The World Around You

“We need to internalize this idea of excellence. Not many folks spend a lot of time trying to be excellent.” - Barack Obama

Entries for August 27th, 2003

Monument Has Been Moved

Roy’s Rock has been moved from the rotunda of the State Judicial Building at approximately three minutes after 9:00 am this morning.

I noticed a greatly increased police presence in downtown Montgomery this morning. Local radio is reporting that the ten commandments monument is in the process of being moved to another location in the state Judicial Building. AP reports,

A moving company began preparations Wednesday morning to move the Ten Commandments from the rotunda of the Alabama Judicial Building to comply with a federal court order to remove it from public display.

Patrick Mahoney, director of the Christian Defense Coalition, said state officials told him that the monument would be moved to another location within the building and that moving equipment is already inside. Two state police officers and two state police officers could be seen studying the monument to determine how to move it.

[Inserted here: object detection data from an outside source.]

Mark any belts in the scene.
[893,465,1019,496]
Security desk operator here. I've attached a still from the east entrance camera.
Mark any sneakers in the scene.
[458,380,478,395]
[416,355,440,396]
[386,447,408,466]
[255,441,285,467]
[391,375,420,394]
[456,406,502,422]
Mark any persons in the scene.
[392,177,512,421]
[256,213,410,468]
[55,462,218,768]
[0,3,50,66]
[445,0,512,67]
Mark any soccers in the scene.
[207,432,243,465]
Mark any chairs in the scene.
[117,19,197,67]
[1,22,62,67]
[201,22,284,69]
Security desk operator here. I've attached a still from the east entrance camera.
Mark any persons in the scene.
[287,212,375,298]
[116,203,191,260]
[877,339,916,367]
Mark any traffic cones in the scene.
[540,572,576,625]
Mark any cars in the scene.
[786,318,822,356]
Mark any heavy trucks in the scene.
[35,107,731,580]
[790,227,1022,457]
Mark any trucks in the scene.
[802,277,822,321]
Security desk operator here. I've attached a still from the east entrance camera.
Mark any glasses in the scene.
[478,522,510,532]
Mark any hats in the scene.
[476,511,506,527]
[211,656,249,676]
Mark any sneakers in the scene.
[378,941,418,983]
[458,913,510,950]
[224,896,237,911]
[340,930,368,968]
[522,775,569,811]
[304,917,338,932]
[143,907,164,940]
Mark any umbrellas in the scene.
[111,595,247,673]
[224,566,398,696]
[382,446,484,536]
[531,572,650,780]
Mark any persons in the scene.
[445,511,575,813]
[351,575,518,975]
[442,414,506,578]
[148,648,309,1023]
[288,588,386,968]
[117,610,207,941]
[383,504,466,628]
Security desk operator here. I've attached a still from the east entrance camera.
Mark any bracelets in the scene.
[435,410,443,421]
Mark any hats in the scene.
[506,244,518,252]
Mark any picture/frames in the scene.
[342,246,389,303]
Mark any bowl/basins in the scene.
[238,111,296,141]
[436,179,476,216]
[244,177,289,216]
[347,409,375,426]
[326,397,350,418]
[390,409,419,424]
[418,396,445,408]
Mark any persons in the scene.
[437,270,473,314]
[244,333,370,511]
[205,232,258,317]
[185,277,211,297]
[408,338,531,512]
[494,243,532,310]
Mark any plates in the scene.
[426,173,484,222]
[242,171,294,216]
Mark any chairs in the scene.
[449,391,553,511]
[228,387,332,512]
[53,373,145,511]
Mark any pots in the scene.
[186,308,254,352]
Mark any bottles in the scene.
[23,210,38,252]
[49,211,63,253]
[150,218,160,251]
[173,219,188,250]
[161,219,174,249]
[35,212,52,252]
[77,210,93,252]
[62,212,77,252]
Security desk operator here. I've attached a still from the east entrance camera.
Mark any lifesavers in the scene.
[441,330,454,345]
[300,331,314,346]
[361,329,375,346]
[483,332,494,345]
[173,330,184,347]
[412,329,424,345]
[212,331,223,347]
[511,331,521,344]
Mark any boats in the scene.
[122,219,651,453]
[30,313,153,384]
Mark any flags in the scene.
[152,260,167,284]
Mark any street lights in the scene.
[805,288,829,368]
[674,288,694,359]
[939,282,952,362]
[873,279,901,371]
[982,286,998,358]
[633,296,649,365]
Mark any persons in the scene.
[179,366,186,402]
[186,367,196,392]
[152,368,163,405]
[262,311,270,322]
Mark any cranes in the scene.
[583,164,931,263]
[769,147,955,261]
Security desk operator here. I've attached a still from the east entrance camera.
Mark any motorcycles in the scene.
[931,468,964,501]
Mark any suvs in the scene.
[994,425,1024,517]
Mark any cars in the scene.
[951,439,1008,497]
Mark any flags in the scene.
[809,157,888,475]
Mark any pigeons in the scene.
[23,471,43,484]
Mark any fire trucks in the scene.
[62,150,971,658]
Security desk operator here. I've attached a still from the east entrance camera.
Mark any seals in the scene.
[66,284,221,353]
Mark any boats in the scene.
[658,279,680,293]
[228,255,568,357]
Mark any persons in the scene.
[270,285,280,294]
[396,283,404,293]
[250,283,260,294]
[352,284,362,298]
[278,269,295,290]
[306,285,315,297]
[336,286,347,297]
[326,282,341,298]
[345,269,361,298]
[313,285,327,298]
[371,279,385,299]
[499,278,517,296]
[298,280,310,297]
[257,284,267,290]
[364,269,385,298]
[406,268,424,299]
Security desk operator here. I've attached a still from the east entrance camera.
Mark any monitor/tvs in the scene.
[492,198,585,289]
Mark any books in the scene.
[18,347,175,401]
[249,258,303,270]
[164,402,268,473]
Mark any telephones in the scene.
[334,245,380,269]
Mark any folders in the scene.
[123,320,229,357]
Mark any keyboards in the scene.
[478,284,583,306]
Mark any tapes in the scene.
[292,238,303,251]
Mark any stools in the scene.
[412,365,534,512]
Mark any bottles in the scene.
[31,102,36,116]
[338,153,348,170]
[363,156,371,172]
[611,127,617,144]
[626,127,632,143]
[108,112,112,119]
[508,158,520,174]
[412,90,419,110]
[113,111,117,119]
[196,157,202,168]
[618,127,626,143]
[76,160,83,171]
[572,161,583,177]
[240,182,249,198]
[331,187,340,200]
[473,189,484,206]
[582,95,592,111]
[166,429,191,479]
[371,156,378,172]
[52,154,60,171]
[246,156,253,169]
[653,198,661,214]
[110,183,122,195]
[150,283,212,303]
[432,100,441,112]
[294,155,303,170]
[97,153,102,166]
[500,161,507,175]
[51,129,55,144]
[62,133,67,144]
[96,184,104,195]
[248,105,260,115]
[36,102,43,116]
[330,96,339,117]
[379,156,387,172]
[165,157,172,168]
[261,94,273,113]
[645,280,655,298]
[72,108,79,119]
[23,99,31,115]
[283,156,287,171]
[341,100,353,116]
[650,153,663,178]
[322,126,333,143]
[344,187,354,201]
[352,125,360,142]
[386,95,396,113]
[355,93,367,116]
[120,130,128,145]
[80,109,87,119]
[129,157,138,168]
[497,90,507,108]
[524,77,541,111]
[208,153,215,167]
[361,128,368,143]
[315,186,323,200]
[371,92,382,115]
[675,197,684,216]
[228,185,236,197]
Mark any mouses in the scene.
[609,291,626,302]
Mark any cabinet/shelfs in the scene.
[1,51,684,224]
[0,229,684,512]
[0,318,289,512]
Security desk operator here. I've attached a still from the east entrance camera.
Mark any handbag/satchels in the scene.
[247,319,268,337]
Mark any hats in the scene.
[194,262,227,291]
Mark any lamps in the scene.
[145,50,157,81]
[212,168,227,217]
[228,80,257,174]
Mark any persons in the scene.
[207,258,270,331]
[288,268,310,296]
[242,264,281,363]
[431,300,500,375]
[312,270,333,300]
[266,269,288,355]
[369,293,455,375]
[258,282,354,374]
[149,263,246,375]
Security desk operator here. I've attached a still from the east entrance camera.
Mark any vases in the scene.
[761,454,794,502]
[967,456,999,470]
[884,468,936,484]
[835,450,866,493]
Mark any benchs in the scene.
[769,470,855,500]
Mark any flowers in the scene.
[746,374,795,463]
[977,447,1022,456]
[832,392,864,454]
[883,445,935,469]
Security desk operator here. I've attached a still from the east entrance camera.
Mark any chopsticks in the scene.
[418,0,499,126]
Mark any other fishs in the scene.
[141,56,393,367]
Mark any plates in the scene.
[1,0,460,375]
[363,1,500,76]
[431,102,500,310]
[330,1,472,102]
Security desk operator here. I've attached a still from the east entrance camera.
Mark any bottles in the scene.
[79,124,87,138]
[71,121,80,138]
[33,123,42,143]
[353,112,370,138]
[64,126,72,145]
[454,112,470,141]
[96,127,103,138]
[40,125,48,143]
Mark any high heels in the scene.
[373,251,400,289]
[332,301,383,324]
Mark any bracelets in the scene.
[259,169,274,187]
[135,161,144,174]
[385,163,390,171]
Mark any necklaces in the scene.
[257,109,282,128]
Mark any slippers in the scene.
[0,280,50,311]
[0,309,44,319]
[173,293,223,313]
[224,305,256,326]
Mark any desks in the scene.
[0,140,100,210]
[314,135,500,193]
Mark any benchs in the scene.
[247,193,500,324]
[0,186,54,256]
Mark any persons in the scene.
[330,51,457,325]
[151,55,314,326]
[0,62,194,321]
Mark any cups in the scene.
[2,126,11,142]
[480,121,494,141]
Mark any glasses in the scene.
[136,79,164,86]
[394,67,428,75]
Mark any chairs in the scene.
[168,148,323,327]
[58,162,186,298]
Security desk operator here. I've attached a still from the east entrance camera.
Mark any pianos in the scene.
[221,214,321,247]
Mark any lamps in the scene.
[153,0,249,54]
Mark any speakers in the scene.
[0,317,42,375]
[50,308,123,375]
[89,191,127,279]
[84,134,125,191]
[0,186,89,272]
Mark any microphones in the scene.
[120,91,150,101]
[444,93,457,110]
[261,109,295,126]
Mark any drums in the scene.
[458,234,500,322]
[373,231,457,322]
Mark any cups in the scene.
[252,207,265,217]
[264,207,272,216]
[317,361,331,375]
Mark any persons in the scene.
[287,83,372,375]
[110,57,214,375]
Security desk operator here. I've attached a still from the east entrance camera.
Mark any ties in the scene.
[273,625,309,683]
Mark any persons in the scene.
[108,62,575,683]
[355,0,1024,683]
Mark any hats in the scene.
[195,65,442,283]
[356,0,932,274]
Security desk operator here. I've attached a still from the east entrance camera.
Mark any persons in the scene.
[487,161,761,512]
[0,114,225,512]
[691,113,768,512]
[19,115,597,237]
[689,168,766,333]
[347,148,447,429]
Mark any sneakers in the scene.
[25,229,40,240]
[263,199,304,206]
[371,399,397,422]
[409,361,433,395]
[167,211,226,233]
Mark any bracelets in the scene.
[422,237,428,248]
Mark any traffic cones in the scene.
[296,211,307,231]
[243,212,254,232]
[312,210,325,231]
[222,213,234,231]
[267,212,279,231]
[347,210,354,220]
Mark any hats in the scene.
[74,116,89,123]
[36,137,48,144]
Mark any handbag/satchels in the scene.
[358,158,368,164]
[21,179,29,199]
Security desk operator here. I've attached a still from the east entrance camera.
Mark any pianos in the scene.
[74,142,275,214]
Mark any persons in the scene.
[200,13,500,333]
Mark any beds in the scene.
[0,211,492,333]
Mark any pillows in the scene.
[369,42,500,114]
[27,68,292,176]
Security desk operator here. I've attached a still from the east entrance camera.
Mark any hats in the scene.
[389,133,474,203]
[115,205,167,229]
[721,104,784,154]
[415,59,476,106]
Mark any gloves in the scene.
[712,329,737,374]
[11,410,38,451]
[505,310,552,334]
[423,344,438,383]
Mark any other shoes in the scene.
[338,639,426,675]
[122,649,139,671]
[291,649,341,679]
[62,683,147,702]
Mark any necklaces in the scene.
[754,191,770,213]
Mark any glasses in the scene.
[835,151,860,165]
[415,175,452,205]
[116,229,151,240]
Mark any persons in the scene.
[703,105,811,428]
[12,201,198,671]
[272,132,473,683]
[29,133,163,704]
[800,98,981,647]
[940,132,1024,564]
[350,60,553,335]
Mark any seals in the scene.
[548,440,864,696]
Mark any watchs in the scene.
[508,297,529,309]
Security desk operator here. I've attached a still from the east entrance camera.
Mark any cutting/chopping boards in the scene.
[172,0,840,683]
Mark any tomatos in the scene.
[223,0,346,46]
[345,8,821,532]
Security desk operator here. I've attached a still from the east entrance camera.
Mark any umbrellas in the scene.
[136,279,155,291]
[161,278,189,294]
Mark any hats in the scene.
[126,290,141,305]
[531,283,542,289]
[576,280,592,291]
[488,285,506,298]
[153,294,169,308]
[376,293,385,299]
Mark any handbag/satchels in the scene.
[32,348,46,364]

Mahoney said building manager Graham George told him that monument will not be covered and that he will be allowed inside to see it once it’s moved. Mahoney said he doesn’t know whether the monument’s new location will be accessible to the public.

Protest organizers asked the crowd outside the Judicial Building not to rush the building or do anything except pray.

Houston Answers Charges of a Coup

Acting Chief Justice Gorman Houston released a statement directly contradicting statements made by John Giles of the Christian Coalition. Giles charged that Moore had been denied access to his office and that his employees’ jobs were being threatened. He even went so far as to call the tactics a coup,

Phillip Jauregui, one of Moore’s lawyers, said he could not address whether the chief justice had been denied access to his office.

Houston’s statement — released by his staff attorney, Marc Ayers, late Monday — contradicted Giles’ account.

“The chief justice has access both to his office and to his employees,” the statement read. “Furthermore, his employees’ jobs have in no way been put in jeopardy or otherwise threatened. Suggesting the existence of a ‘coup’ is patently absurd, wholly irresponsible, and, therefore, immoral.”

The statement went on to say that the only limit on Moore’s access was a rule of the Judicial Inquiry Commission, the judicial ethics panel. That rule specifies that judges cannot continue to work while charges are pending with the Court of the Judiciary.